By far the most powerful form of scaling is autoscaling. Under this model, App Engine monitors key application metrics such as requests per second, latency, errors, and resource utilization. As these metrics change, the App Engine scheduler intelligently determines whether to pass additional requests to existing instances, or to scale the service up or down. Beyond these key performance metrics, the App Engine scheduler also takes into account external factors such as request queue depth and application startup time in order to stay ahead of traffic spikes.

For more information on how the App Engine scheduler performs autoscaling, refer to https://cloud.google.com/appengine/docs/standard/python/how-instances-are-managed.

Autoscaling services must operate under relatively strict conditions compared to basic and manual scaling. For example, background threading is not allowed, and relatively short request timeouts are enforced on the service. These restrictions are more severe for services running in the standard environment than in the flexible environment. As we covered earlier, services running in the standard environment are able to scale much more rapidly than those in the flexible environment. This difference becomes significant for services that experience regular spikes in traffic.

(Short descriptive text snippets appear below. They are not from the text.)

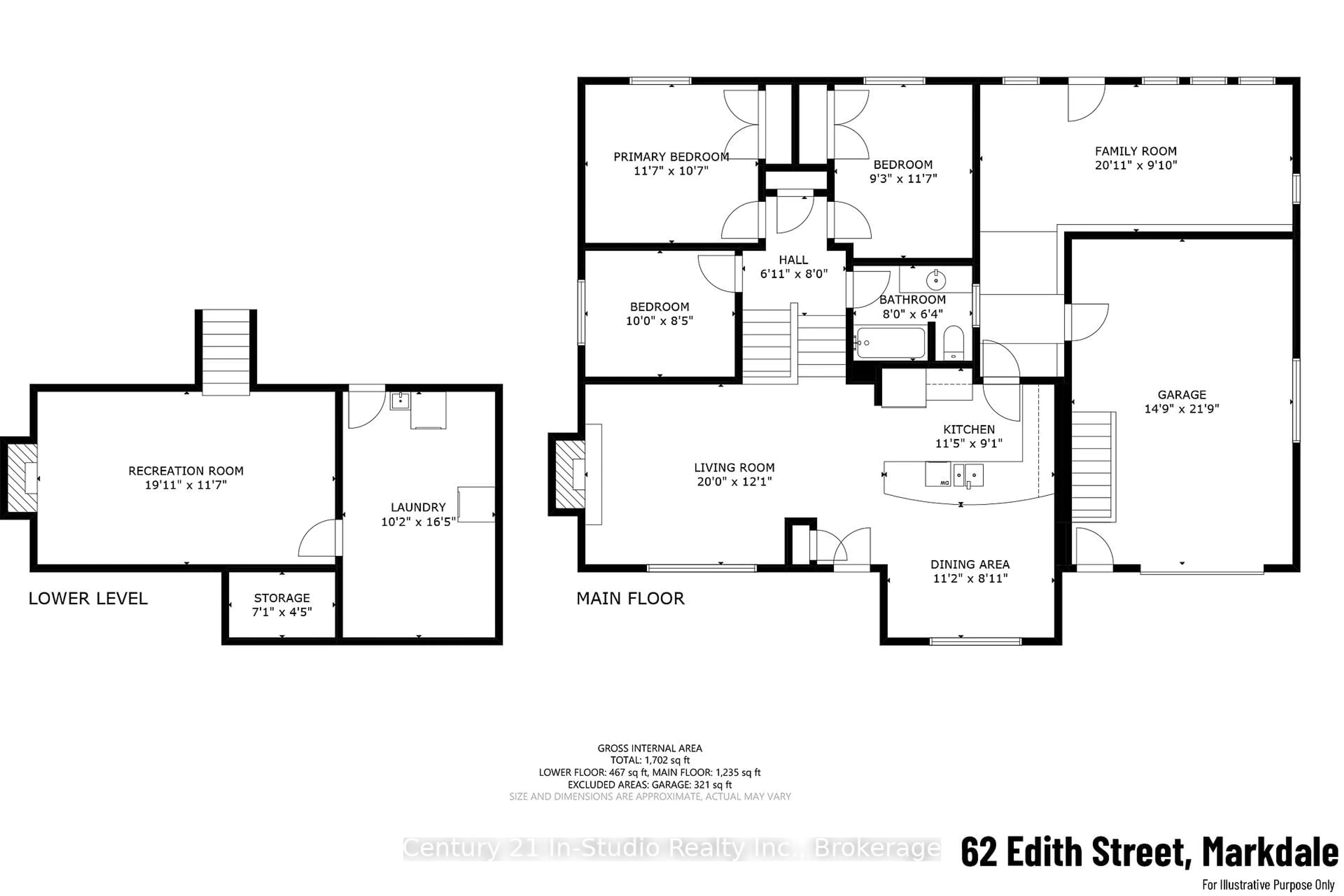Floor plan for 62 Edith Ave, Grey Highlands Ontario N0C 1H0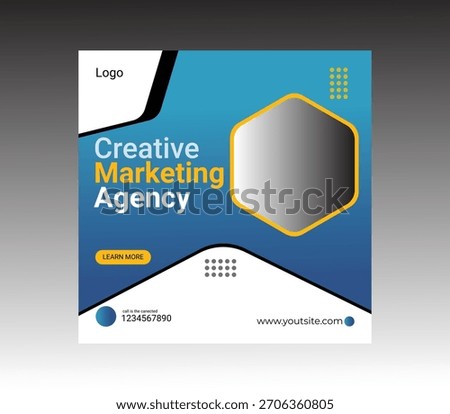 creative corporte socail media post design modern template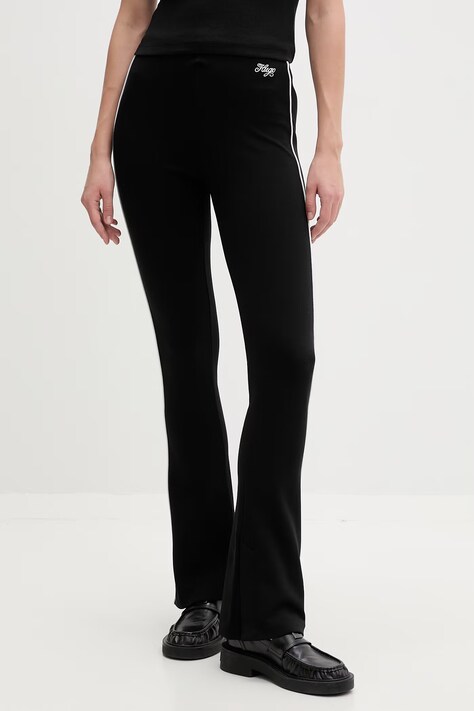 HUGO Blue nohavice dámske čierne regular waist 50558616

When scaling down dynamic instances, App Engine will stop the instances without destroying them. They remain in an inactive state and do not contribute to billable hours. This can be seen in the App Engine dashboard under Navigation menu | App Engine | Instances. Select a service with automatic scaling. In the metrics drop-down list (summary, by default), select the Instances option. The instances graph displays the number of created instances, the number of active instances, and the billed instance estimate.

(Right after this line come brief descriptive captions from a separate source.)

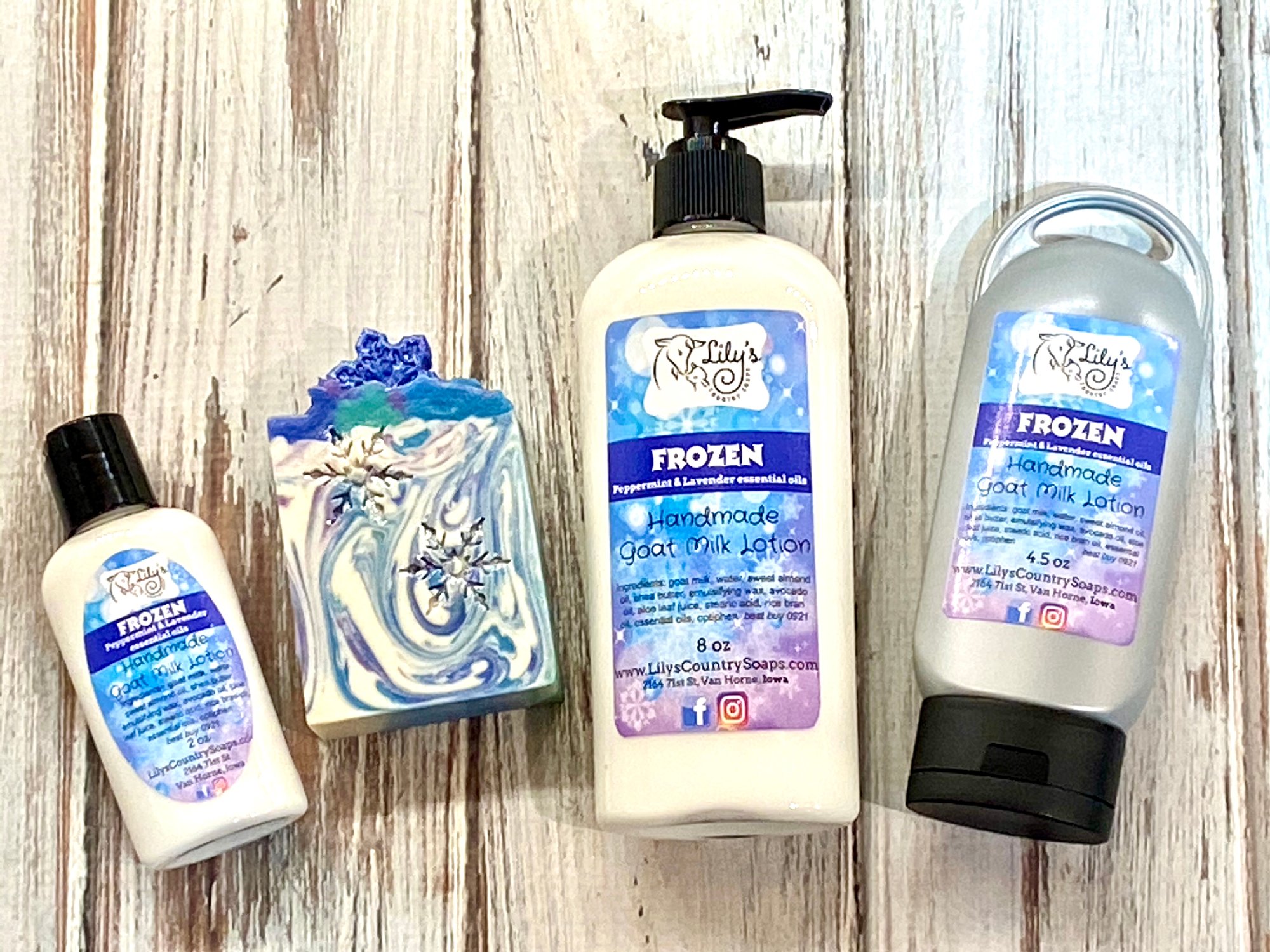 Frozen Goat Milk Lotion | Lily's Country Soaps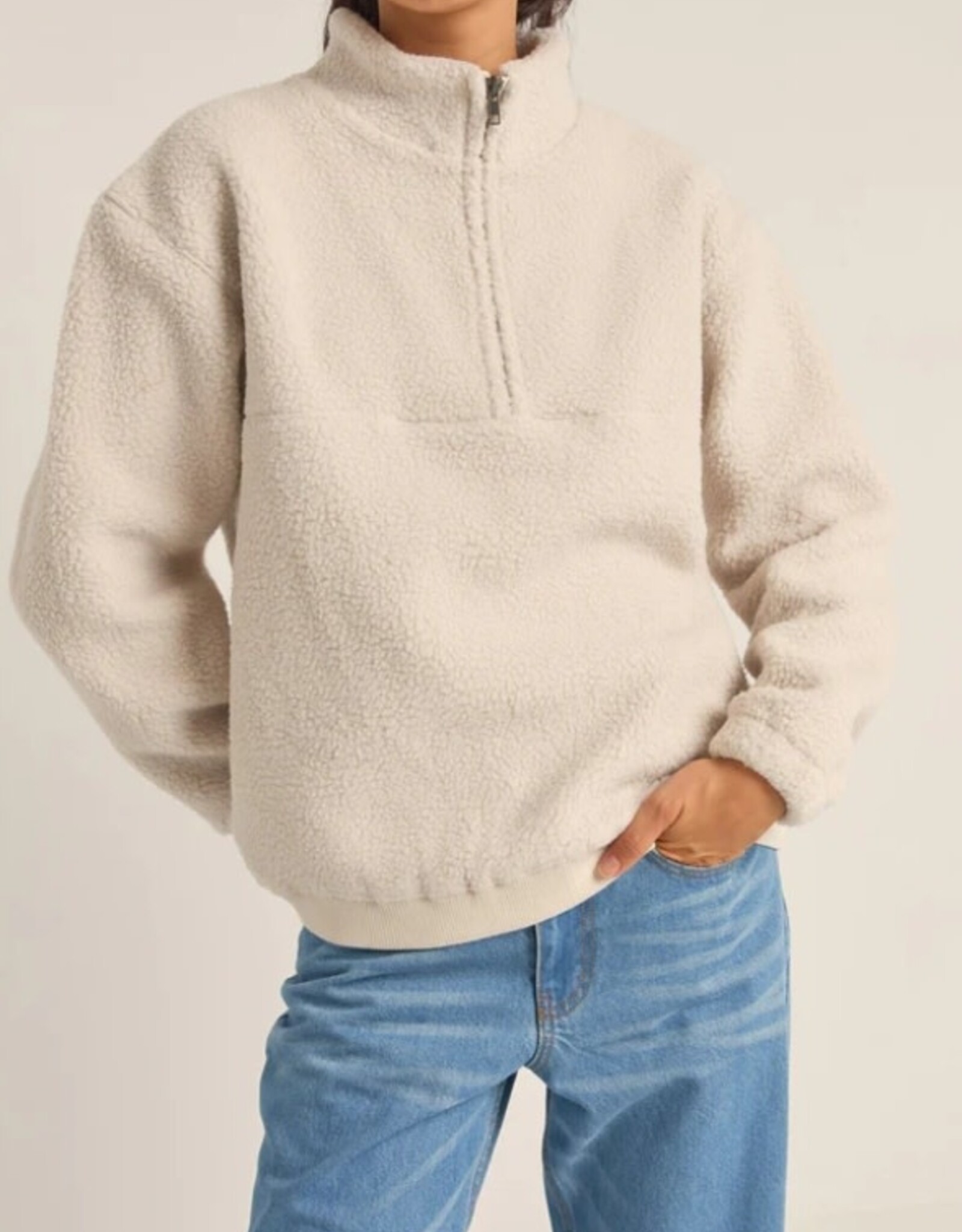 Rhythm Rhythm Sherpa 1/4 Fleece Cream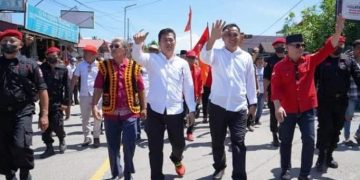 Pasangan Sokhiatulo Laia-Yusuf Nakhe Resmi Daftar Jadi Calon Bupati dan Wakil Bupati ke KPU Nias Selatan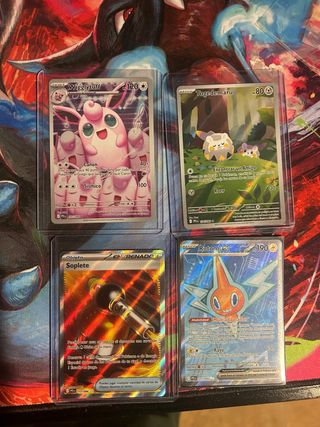 Lote Cartas Pokémon Wigglytuff, Togedemaru, Rotom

For a service that has not recently received traffic, the number of active instances and the billed instance estimate should both be zero, depicted as follows:

When using autoscaling, App Engine scales the number of running instances to zero when not in use

Autoscaling is the default strategy for App Engine services. The behavior can be customized through the automatic_scaling configuration properties in the service's application configuration file as follows:

automatic_scaling:
  min_idle_instances: 2
  max_idle_instances: 10
  max_concurrent_requests: 100
  min_pending_latency: 10ms
  max_pending_latency: automatic

Developers may choose to set min_idle_instances to something greater than zero to reduce initial startup time after periods of inactivity at a potential cost of increased instance hours. Conversely, max_idle_instances can be used to define an upper limit for instance hours, at the potential cost of performance under peak traffic. The other configuration properties can be used to define under which conditions the service should be scaled. Note that min_pending_latency and max_pending_latency here refer to the shortest and longest time the App Engine internal request queue may hold on to a request before dispatching it to an existing instance.